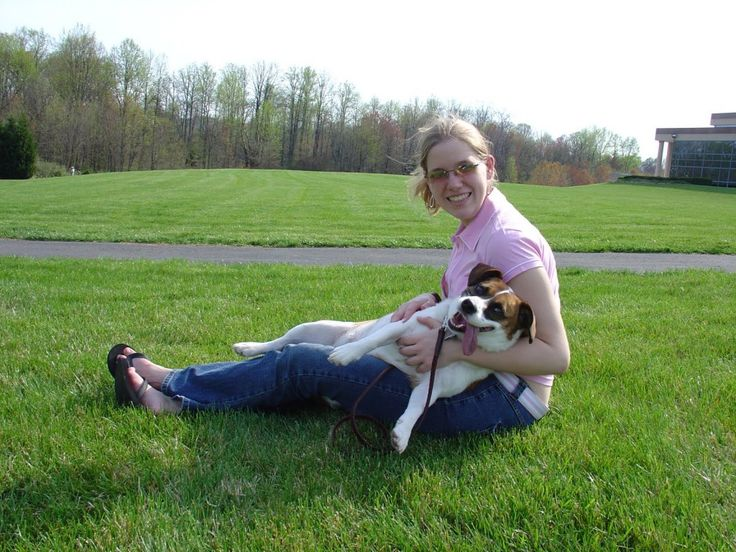 Beagle Training: Being Loyal And Best Companion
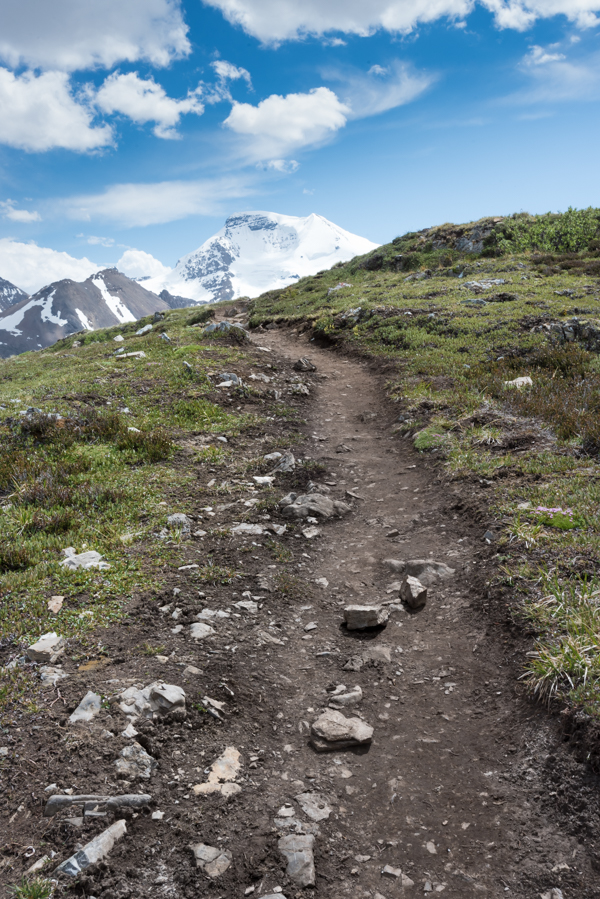 Trail Through the Tundra on Wilcox Pass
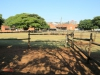 Durban - Kings Park Stables (7)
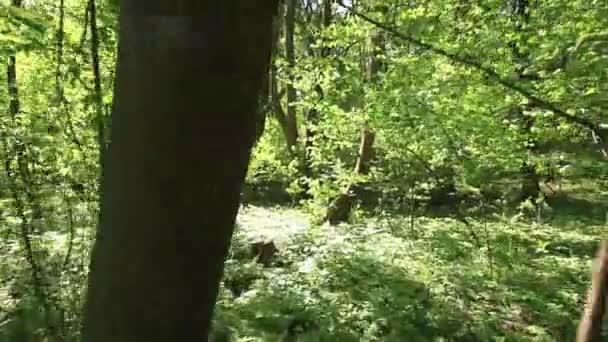 SpusÈte na dřevo sluneční den. Stabilizované video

### WHAT THE TASK ASKS
Could you return exactly the lines starting with the one that contains "Trail Through the Tundra on Wilcox Pass" and ending with the last line of the data above? Leave the pictures out.

### COMPLETED EXERCISE
 Trail Through the Tundra on Wilcox Pass
 Durban - Kings Park Stables (7)
 SpusÈte na dřevo sluneční den. Stabilizované video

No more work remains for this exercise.